All Articles Tagged "storybooks with black characters"
Where Am I In This Book? Why Exposing Your Kids to Black Culture Can Help Their Self-Esteem

Source: blackartblog.blackartdepot.com
As a child, I grasped on to the strengthened calf of my mother, to gain her attention, and pushed one of my storybooks into her hands. “Mommy, where am I in the book? Why am I not on the book?” My mother looked down at me confused, trying to understand what I meant. She glanced at the little white girls and boys parading through the pages. Still nothing. It wasn’t until looking through a bookstore and stumbling upon a book of children’s poems by Nikki Giovanni that she completely understood. On its cover a small chestnut boy accompanied evidence of her little girl, a grinning little brown female with pigtails and a fragmented smile. She brought the book home and handed it to me before bed. I was all beams and hope, “Mommy, I’m in the book! Look it’s me!”

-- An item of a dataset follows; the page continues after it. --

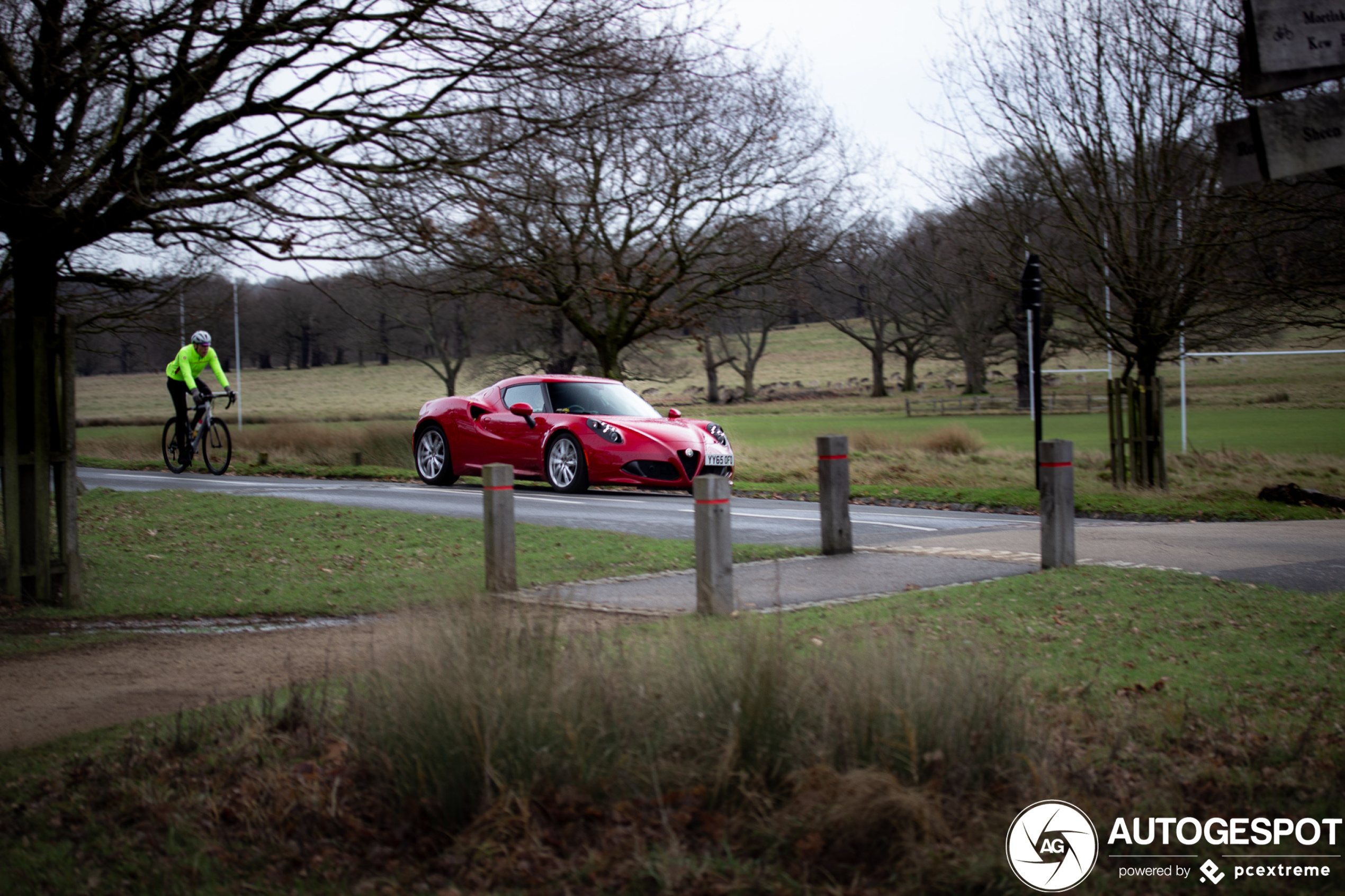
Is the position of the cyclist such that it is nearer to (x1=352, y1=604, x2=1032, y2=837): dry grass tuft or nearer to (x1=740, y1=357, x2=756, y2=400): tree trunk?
(x1=352, y1=604, x2=1032, y2=837): dry grass tuft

I was three then. Of course, I didn’t understand the brevity of my plea. However, my mother was in awe. She became enthralled in portraying our culture’s prevalence on anything I played with after that. The dolls she purchased were always heavy beige or smooth caramel, the pale Santa ornaments that adorned our Christmas tree were painted brown, and the paintings that laced our walls boasted proud African-American faces. My favorite book became a compilation of poetry with a wide spectrum of verse. My parents and I flipped through pages of everything from Robert Frost to Gwendolyn Brooks.
Our shelves were adorned in us. The smell of their collegiate days sifted through the dust of texts waiting to be read. My knowledge of Medgar, Malcolm and Martin wasn’t minimized to a few paragraphs in my grade school textbooks. I was able to hear the cracking of spines and witness the brown of pages as I broke open their histories, pulled from the bookcases of my family.
I grew into my skin. Proud.

I never had the phase of trying to eradicate my blackness: A cousin who tried to bleach her chocolate skin bereft of the honey complexion her brother’s wore. Friends who giggled and laughed at the Kente cloths and cowry shells of our newly transplanted African classmates. The immature clucks and clicks of a faux language, typical of movies that mimicked the beautiful diaspora’s urbanity, ignorantly dismissing that their primary language was English.
My mother delved further than most parents were willing to. She didn’t just purchase things with white features painted a dull Crayola russet. She taught me broad lips, big bones, Aida, Langston, Alvin Ailey, curves, Zulu, Harlem, blues, Chicago and so much more. While my classmates were trying to mold themselves into a vision of what society said was beauty, I was trying to accentuate my blackness.
I devoured minority authors in my waking hours, spit poetry about our significance, and attended an HBCU. Many argued that the heavy immersion would leave me bereft of well-roundedness. They were wrong. I memorized Shakespeare’s 154 sonnets, downloaded Maroon 5, Limp Bizkit and eventually grew into the idea of sporting a ton of American Eagle and Abercrombie. I was as well-rounded as they came.
It’s our responsibility to build our child’s self-esteem through cultural reflection and understanding. By encouraging their faces on things they’ll confront every day, we show them that we exist. Because of my mother’s persistence, I walk and breathe with pride. I have embraced my culture in ways that brown children, all over, will never get the chance to. Our next generation isn’t lost for we hold the key to their most pivotal characteristic: understanding.